Glenn Whitman, director of the Center for Transformative Teaching, works with students at St. Andrew’s Episcopal School in Potomac, Maryland. (Getty Images)

The Chan Zuckerberg Initiative (CZI), one of the biggest players in education philanthropy, has announced a major new financial commitment to the study of how students learn.

The organization, led by billionaire Facebook founder Mark Zuckerberg and his wife, Priscilla Chan, will spend $1 million to aid the expansion of Neuroteach Global, a professional development tool for teachers. The online platform dispenses 3-to-5-minute lessons on classroom strategies backed by the latest research on neuroscience and psychology. The grant will fund the adoption of Neuroteach by teachers in Iowa, Colorado, and Maryland.

Neuroteach was developed by the Center for Transformative Teaching and Learning, a research group based at St. Andrew’s Episcopal School in Potomac, Maryland. The exclusive academy, where high school tuition runs nearly $42,000 per year, is unique in more than just its cost. It is the only school in America hosting an on-site scientific body to study how its pupils learn and reason. Its most famous charge is none other than First Kid Barron Trump.

In an interview with The 74’s Carolyn Phenicie earlier this year, Center director Glenn Whitman said that studying the human brain’s acquisition of knowledge would benefit teachers and students everywhere.

“If we were just serving private schools, it wouldn’t be worth our time,” he said. “Yes, our students are excellently served and our faculty is really enriched and challenged, but we feel strongly … that we have to have a strong public purpose to serve teachers in all sectors.”

In just a few years of existence, CZI says it has donated more than $300 million to schools and education programs around the country. That includes $7 million each given to the Learning Policy Institute and Turnaround for Children, which are both active in spreading awareness about brain science and its implications for education policy and practice.

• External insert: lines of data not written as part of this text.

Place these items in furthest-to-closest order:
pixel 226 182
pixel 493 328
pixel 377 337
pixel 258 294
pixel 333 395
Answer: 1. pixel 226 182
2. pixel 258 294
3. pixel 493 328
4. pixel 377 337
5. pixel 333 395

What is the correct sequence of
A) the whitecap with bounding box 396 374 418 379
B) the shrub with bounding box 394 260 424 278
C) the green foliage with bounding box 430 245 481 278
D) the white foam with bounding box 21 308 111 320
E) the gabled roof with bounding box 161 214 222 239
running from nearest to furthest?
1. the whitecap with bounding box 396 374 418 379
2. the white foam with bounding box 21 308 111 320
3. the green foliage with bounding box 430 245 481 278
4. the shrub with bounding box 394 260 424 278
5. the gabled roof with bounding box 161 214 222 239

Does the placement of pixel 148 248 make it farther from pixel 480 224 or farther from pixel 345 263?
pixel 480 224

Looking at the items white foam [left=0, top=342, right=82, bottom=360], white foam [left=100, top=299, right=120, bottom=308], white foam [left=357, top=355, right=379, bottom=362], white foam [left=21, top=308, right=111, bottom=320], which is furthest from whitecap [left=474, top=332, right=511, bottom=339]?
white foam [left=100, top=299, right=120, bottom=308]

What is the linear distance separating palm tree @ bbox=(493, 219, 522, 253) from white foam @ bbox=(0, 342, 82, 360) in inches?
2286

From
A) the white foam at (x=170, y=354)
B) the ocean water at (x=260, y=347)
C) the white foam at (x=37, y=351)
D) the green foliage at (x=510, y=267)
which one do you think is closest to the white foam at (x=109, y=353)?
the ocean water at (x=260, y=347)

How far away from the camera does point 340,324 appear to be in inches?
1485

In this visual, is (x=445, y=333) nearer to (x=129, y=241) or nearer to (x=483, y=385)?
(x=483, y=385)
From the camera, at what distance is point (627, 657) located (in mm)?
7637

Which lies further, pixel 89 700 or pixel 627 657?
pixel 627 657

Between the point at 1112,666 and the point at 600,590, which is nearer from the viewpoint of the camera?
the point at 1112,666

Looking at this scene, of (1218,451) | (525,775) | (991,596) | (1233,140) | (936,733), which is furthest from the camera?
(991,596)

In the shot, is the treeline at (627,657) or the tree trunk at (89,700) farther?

Many experts believe that schools base their instruction on the latest scientific research into brain functions such as memory and metacognition. While psychologists are fluent in such concepts, teachers seldom receive any formal training relating to neuroscience. To the contrary, research shows that many laymen tend to put stock in spurious or outmoded ideas of how children learn, which can give rise to questionable classroom practices.

Noted University of Virginia academic Dan Willingham recently called for wholesale reforms to teacher training programs to integrate more lessons from child psychology, while Center for American Progress education fellow Ulrich Boser has lamented the disconnect between the fields.

“I think at a very high level, education does a great job of siloing,” Boser said in an interview with The 74 last year. “So we see this in schools, where the finance department tends not to speak to the academic departments, and I think we see this a lot in education schools.”